As recruiting good quality talent becomes harder and it becomes cheaper and easier to build a web application, the only competitive advantage left to entrepreneurs who are genuinely going to create value is savvy product sense and the ability to actually exploit a business opportunity.
I don't believe we're in a bubble (in the sense of a liquidity event) - but certainly the number of people who have never before considered starting a web business who are wanting to give it a go are coming back again.
the number of people who have never before considered starting a web business who are wanting to give it a go are coming back again
Those people are here to stay for as long there are startups who make succesful exits and get talked about. The process looks so damn easy. Make a small app quickly using a nice platform like rails in only a few weeks and then flip it for millions. Why wouldnt you give it a try?
Presumably one would be smart enough to pull the ripcord as soon as possible. Don't wait for that 50m valuation, get out at 5m and take home a modest house instead of a yacht and a summer home in the Hamptons.
No. A bubble happens when you have a huge number of trades at prices well above the fundamental value of items being traded. In this case I assume the items we're referring to are "small, internet-oriented companies". At least right now there is not a high enough volume of trades happening to drive prices up into the astronomical range characteristic of a bubble.
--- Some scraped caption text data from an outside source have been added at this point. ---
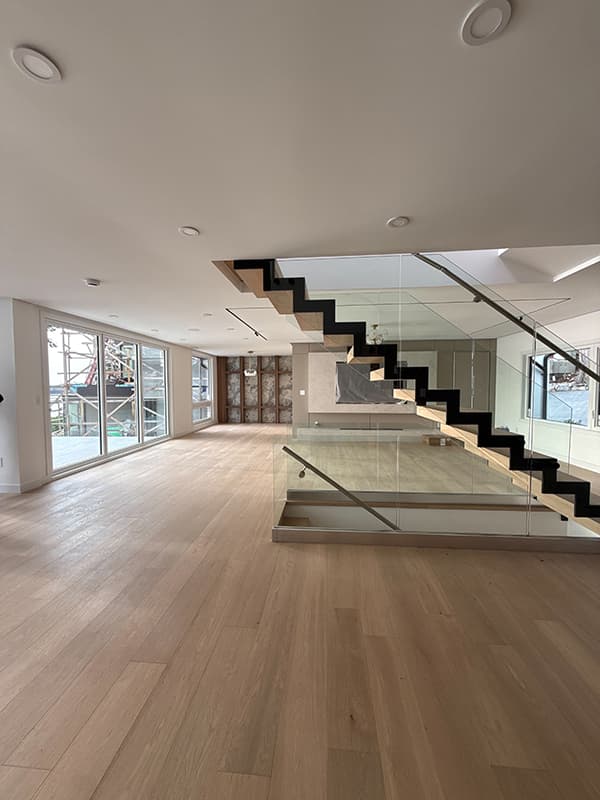 Custom Staircase Construction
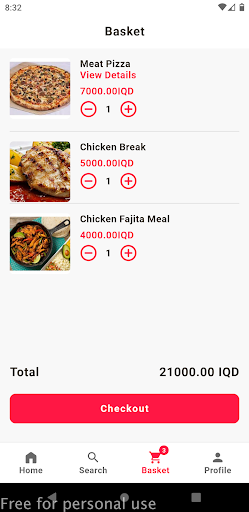 7D Burger Screen 3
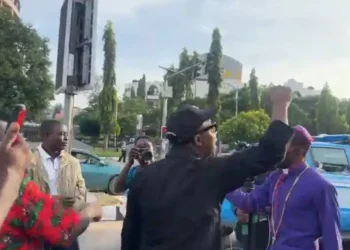 FREE NNAMDIKANY PROTEST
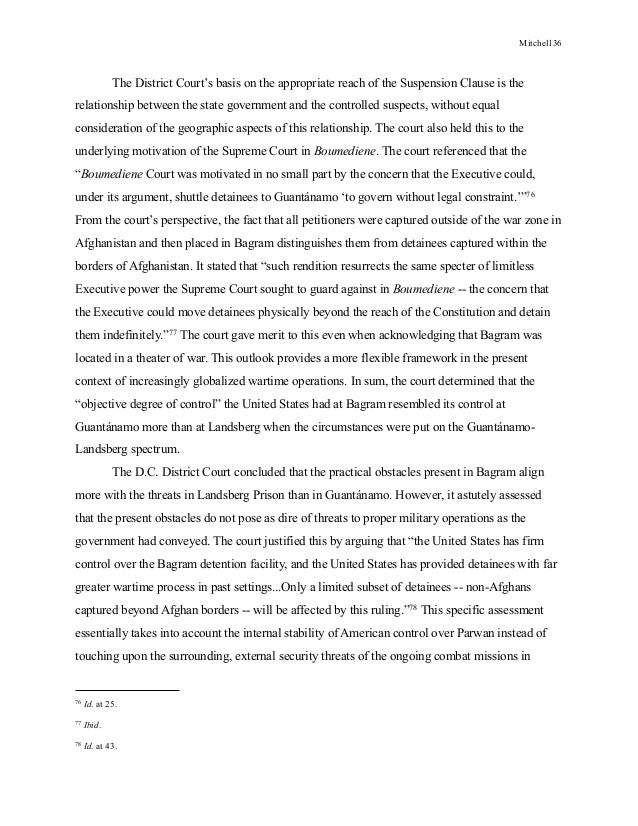 Distinction dissertation example picture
In this instance if we consider the variable the number of investments being made into internet startups are we seeing bubble like behaviour? Are valuations much higher now (artificially so - post youtube etc) than before? Is this leading to herd-like behaviour both in entrepreneurs looking to create opportunity and investors chasing deals?
There might be some deals going on in anticipation of a bubble. Sort of hedge deals being made to guarantee a spot on the leading edge of some hypothetical bubble. But I don't think all the deals fall into that category and many of them are pretty legitimate investments and at fair prices.
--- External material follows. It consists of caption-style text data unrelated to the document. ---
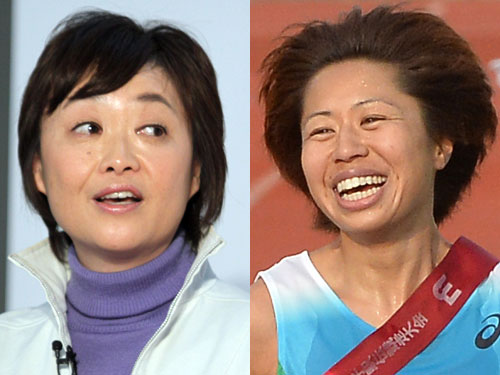 大阪国際女子マラソンで優勝を飾った福士（右）への涙の解説が話題となった増田明美さん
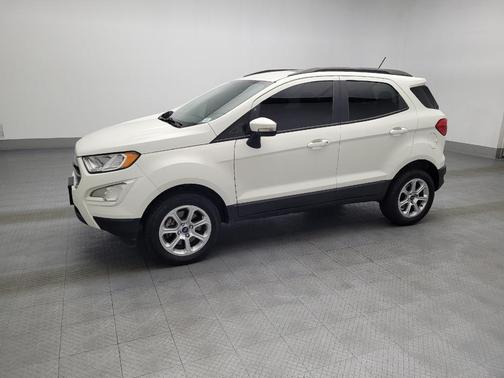 2020 Ford EcoSport SE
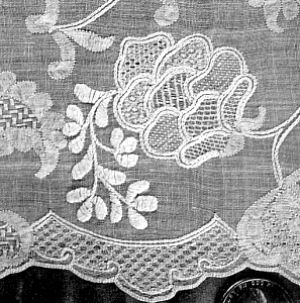 Fragment of Dresden work.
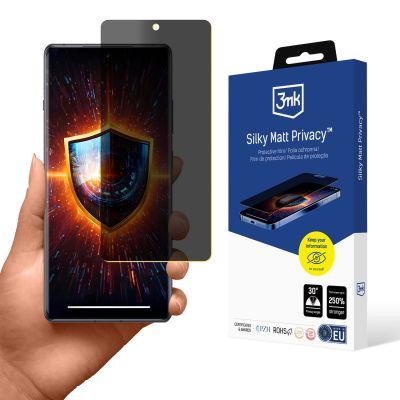 3mk Silky Matt Privacy™ Matte Blickschutzfolie für OnePlus 12R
This feels a lot different. The barrier to entry has dropped a lot, so we're seeing lots of small start-ups as opposed to the gigantic ones last time around. Also the monetizing seems to be coming from larger tech companies (Google, Yahoo, etc.) as opposed to non-technical outside investors.
I don't think the successful startups this time round have adsense based business models &/or depend upon acquisition.
For example photobucket has built a ver impressive subscription business and facebook is finding interesting (in addition) to traditional ways to moetise its vast userbase (facebook gifts if projected to make $15m this year)
I just feel the cheaper startpoints mean that there will be sufficient darwinian evolution for the better startups to succeed. We're going to see more failures but less flameouts like pets.com or boo.com which took a lot of money but weren't nimble enough (because of the cost & state of infrastructure) to change direction.
Definitely.
Unlike what pg thinks, it seems to me that there are a lot of stupid ideas out there that get funded, and that most of them are merely features rather than full blown products, that simply wait for someone to buy them.
I think we're going to see far more companies fail than succeed in this current boom, but the crazy optimism of the first bubble seems gone. The bets are smaller and more numerous, so some are bound to take off.